In some examples, fleet management system 210 may receive a ride request from user device 230 to transport one or more passengers from a pick-up location to a drop-off location (e.g., destination). In some cases, the ride request may include user's information such as a number of passengers, a preferred type of vehicle, a type of requested task (e.g., ridesharing and/or or ride-hailing services, food/grocery delivery, and/or parcel delivery services, etc.), driving preferences (e.g., comfort level, maximum speed, preferred speed, to avoid tolls, to avoid freeways/highways, etc.), accommodations, riding history, etc.

In some cases, fleet management system 210 is configured to match and dispatch an AV in response to a ride request received from user device 230. For example, upon receipt of a ride request from user device 230, fleet management system 210 may select an AV among one more AVs in AV fleet 202 based on the ride request, sensor data, vehicle-specific information, and/or any other available data as described above.

FIG. 3 illustrates an example of an AV fleet management system 300. In some aspects, fleet management system 300 can include a fleet management server 302 that can be configured to route a fleet of AVs (e.g., AV fleet 304) to one or more AV maintenance facilities 306 based on one or more different factors, as described further herein. In some cases, AV fleet 304 may correspond to AV fleet 202 as described in connection with FIG. 2 (e.g., AV fleet 304 may include AVs 102-102N).
◇ ◇ ◇ ◇ ◇
■ **REQUIRED WORK**:
1. Rename "fleet management server" to "fleet routing server" in the fleet management passage, and write out everything from "FIG. 3 illustrates" down to "include AVs 102-102N)." with that change.
2. Take the passage on AV fleet management further, beginning right after its final sentence.
◇ ◇ ◇ ◇ ◇
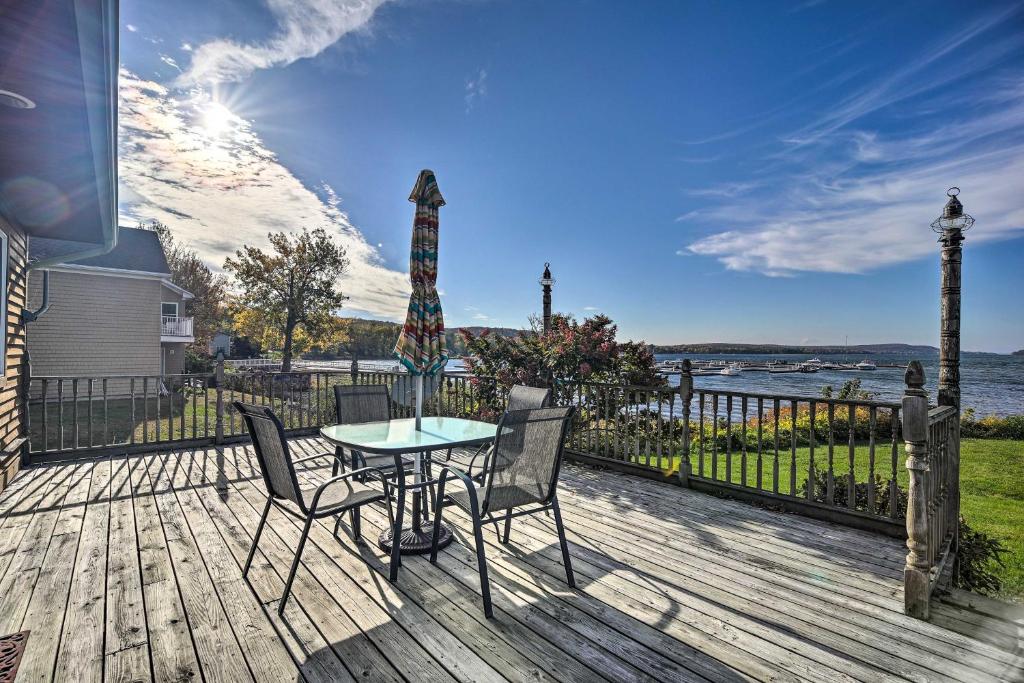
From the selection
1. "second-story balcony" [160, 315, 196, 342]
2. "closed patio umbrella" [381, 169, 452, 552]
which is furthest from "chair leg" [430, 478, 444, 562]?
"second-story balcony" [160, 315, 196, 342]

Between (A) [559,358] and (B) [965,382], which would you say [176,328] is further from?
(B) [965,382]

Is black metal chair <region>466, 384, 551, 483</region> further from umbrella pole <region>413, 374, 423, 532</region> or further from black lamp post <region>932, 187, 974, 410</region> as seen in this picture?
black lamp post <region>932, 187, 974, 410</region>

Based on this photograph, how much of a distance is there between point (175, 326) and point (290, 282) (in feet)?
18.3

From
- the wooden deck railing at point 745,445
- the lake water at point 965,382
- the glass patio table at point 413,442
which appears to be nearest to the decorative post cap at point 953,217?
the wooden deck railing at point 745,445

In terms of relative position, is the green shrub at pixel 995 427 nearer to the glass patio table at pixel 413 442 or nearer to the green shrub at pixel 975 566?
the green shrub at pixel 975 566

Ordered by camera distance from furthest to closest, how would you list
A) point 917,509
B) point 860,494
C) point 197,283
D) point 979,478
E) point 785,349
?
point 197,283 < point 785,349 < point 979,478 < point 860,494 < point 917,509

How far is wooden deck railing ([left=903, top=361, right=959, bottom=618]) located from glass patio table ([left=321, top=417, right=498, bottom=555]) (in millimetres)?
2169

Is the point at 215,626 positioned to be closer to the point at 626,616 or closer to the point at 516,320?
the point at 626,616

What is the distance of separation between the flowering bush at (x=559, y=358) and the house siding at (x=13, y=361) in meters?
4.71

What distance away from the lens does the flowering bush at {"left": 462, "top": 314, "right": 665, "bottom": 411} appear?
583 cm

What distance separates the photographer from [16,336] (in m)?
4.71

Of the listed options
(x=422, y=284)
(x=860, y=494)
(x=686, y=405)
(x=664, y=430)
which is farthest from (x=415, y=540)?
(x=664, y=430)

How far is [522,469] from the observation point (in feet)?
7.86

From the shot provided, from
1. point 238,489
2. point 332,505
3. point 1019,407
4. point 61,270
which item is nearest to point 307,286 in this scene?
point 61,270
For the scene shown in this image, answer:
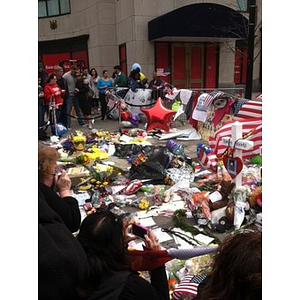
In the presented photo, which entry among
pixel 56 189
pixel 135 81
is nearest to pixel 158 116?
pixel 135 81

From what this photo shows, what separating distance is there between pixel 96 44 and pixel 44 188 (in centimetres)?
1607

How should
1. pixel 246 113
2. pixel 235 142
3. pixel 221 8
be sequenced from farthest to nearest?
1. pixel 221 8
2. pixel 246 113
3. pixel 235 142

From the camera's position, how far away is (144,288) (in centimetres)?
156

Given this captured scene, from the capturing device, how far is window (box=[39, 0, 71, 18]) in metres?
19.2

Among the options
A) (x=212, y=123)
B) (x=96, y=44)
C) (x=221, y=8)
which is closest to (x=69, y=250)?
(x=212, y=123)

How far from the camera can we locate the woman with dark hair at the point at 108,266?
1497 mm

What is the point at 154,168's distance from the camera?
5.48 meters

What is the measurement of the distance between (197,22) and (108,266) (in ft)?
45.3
◇ ◇ ◇ ◇ ◇
■ **ANSWERS TO EACH TASK**:
1.
FIG. 3 illustrates an example of an AV fleet management system 300. In some aspects, fleet management system 300 can include a fleet routing server 302 that can be configured to route a fleet of AVs (e.g., AV fleet 304) to one or more AV maintenance facilities 306 based on one or more different factors, as described further herein. In some cases, AV fleet 304 may correspond to AV fleet 202 as described in connection with FIG. 2 (e.g., AV fleet 304 may include AVs 102-102N).

2.
In some examples, fleet management server 302 can communicate with one or more of the AVs in AV fleet 304. For instance, fleet management server 302 can receive data from AVs 102N. In some aspects, the data from AVs 102N can include location data (e.g., geographic coordinates, address, position, orientation, pose, etc.). In some cases, the data from the AVs 102N may include sensor data (e.g., LIDAR data, camera data, and/or any other data obtained using sensor systems 104-108). In some aspects, the data from the AVs 102N can include the output of one or more AV stacks (e.g., perception stack data corresponding to weather conditions, road conditions, traffic conditions, etc.).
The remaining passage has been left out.